As a parallel business opportunity, Kamath is now in the process of developing a training program for retired cricketers—a post-career management communication program for becoming sports commentators and coaches. Similarly, Saran’s SPT has tied up with the World Golf Federation, training retired golfers to become instructors. “With the number of golf courses growing, there is a massive shortage of trained instructors.” says Saran.

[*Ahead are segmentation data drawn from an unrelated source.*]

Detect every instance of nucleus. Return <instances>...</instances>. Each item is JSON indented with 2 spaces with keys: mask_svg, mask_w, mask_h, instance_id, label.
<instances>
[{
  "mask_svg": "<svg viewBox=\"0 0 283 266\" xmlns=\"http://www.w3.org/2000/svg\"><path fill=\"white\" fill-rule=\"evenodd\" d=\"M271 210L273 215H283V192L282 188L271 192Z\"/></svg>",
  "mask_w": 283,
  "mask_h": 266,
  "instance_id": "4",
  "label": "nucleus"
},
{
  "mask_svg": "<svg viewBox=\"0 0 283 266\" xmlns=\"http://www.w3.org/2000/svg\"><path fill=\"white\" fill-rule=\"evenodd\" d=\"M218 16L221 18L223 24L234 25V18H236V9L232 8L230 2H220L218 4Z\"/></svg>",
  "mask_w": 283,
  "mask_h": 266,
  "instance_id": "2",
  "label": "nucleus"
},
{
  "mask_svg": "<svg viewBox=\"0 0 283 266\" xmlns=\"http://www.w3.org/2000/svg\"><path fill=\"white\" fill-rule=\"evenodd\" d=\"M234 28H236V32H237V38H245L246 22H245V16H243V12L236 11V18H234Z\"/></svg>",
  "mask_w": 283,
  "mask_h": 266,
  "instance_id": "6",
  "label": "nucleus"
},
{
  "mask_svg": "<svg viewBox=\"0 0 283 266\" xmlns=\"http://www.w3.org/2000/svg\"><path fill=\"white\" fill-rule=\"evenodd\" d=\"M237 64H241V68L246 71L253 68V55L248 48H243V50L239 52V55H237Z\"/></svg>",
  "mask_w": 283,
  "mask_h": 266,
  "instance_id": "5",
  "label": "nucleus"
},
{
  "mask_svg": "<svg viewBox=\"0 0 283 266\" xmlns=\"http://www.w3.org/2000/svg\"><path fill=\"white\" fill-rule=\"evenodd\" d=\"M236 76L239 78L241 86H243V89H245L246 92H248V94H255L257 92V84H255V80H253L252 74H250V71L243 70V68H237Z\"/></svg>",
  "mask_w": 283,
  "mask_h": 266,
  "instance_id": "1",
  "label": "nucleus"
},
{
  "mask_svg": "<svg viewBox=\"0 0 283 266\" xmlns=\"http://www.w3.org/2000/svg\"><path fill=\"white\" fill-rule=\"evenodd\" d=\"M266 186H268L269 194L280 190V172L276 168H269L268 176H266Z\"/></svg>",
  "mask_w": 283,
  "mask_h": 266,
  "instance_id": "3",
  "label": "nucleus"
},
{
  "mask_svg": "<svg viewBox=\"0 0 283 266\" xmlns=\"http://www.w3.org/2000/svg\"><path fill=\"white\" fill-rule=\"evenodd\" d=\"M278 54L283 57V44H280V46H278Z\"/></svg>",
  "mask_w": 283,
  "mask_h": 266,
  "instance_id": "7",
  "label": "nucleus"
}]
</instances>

While the non-obvious opportunities are gaining traction in the sector, Sharma believes that the growth curve will be slow. Moreover, as the government’s priorities are focused on amenities and infrastructure, very little that can be expected by way of funds for the sports fraternity. “This industry has to be driven by the private sector—and a lot of passion,” claims Sharma. “Startups should get hold of a good fund, not a VC.” Alongside get the media heavily involved in your events and activities. Numbers always make for good viewing—this is where the untapped opportunity in tier II and tier III cities comes in.
While each sport-related venture and vertical seems to have found a target audience and is spinning money with it, the key question remains: who can churn out the best formula for success. “Companies should under promise and over deliver,” suggests Sharma. The trick, then, is to toy with your audience’s passion and boycott any returns on investment—for some time, at least.